Y el rey se abatió sobre ella, la envolvió con sus abrazos, con sus caricias, con sus besos, y
empezó a despojarla de sus ligeras vestiduras para amarla con placer y fruición tal como se
le quita la cáscara a una fruta exótica y deliciosa antes de comerla. Luego permitió que ella
hiciera lo mismo con él, como delicioso preludio de lo iba a suceder.

Los amantes cayeron al suelo, y allí sobre el duro suelo la erecta virilidad del monarca
empezó a poseerla, en medio del silencio y la penumbra que parecían asistir a la
consumación de aquella intuida pasión, Leonor sentía las acometidos regias en su bajo
vientre y al unísono sus gemidos de Leonor se hicieron cada vez más fuertes, sin que el rey
pudiese hacer nada para callarla pues se hallaba preso del mismo deseo, y su cuerpo
cabalgante iba embalado rumbo a la culminación, y el rey sintió que le era imperiosa la
necesidad de retirarse, lo mejor sería irse y dejarla expuesta a las especulaciones del tropel
de gentes que seguramente irrumpirían en el salón , quizá para algunos Leonor podría ser
candidata para el exorcismo o pasto para la hoguera; el caso era que no convenía ser
descubierto haciendo cosas reservadas al ámbito de la intimidad.

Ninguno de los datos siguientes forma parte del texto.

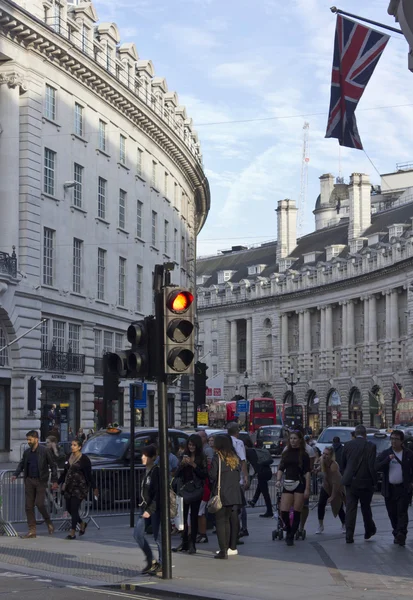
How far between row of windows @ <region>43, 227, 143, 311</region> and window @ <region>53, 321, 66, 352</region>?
172 cm

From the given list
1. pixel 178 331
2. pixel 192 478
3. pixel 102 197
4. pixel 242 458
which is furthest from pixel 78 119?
pixel 178 331

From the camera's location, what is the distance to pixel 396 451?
64.0ft

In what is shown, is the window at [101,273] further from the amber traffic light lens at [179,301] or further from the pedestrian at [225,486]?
the amber traffic light lens at [179,301]

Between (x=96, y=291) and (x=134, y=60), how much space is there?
13.0 meters

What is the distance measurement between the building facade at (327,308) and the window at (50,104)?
55.4 meters

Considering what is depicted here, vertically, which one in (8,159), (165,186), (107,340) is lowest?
(107,340)

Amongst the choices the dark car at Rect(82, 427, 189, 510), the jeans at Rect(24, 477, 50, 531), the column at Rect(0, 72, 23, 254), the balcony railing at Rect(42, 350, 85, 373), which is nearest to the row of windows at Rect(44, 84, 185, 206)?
the column at Rect(0, 72, 23, 254)

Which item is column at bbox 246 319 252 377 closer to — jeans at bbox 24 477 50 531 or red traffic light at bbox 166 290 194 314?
jeans at bbox 24 477 50 531

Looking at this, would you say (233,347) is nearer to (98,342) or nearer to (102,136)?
(98,342)

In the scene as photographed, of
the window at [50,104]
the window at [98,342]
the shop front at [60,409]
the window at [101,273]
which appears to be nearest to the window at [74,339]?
the shop front at [60,409]

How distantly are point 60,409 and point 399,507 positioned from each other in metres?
29.5

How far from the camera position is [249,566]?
16.0 m

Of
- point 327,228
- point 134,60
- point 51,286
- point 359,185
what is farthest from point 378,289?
point 51,286

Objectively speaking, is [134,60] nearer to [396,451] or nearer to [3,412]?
[3,412]
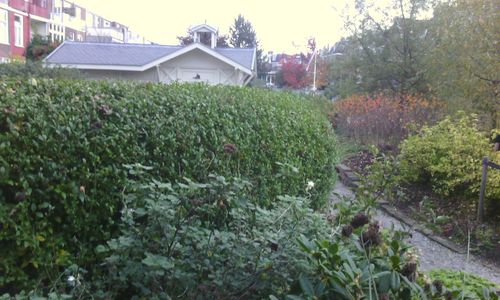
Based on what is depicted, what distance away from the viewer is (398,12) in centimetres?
1864

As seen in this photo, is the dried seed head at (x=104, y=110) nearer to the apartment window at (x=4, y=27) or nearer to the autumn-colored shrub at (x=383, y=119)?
the autumn-colored shrub at (x=383, y=119)

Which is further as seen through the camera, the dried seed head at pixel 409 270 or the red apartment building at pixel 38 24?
the red apartment building at pixel 38 24

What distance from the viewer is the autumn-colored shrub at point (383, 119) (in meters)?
12.0

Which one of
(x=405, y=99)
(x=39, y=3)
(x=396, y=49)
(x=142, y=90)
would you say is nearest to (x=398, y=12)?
(x=396, y=49)

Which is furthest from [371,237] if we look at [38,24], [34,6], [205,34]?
[38,24]

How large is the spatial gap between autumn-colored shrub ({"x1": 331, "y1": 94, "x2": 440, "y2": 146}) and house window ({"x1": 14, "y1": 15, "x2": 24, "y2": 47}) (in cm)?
2567

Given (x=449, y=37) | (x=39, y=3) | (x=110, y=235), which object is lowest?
(x=110, y=235)

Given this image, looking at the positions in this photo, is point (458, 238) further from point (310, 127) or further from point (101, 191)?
point (101, 191)

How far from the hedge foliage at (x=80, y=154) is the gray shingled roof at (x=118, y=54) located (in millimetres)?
15177

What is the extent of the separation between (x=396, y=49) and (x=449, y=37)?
817cm

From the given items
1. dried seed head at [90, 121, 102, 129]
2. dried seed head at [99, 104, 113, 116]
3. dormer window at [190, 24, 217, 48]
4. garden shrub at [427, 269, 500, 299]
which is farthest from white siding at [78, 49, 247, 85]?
dried seed head at [90, 121, 102, 129]

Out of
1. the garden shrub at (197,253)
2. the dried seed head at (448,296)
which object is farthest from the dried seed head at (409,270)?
the garden shrub at (197,253)

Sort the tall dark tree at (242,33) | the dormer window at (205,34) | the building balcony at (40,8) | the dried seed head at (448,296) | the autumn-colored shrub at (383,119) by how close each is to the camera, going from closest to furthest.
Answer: the dried seed head at (448,296), the autumn-colored shrub at (383,119), the dormer window at (205,34), the building balcony at (40,8), the tall dark tree at (242,33)

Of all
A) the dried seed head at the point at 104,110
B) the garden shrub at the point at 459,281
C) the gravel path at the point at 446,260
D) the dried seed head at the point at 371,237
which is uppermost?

Don Leandro, doña Juana y los esclavos del servicio doméstico irrumpieron en el salón
portando velas y antorchas en mano, y hallaron el cuerpo desnudo y gimiente de Leonor
sobre el suelo con los brazos en el aire como abrazando a un cuerpo invisible que para ella
continuaba ahí, pues sus dedos tenían memoria y todavía sentían su presencia palpando su
cuerpo ansioso de amar.

Para todos, Leonor estaba loca, y su cuerpo poseído por algún demonio, por el contrario
para ella era consciente de que no era así, que más bien se había hecho amante de una
especie de hombre superior a todos, un ángel del amor y del placer encarnado en la efigie
del Rey de la Península y del Nuevo Mundo.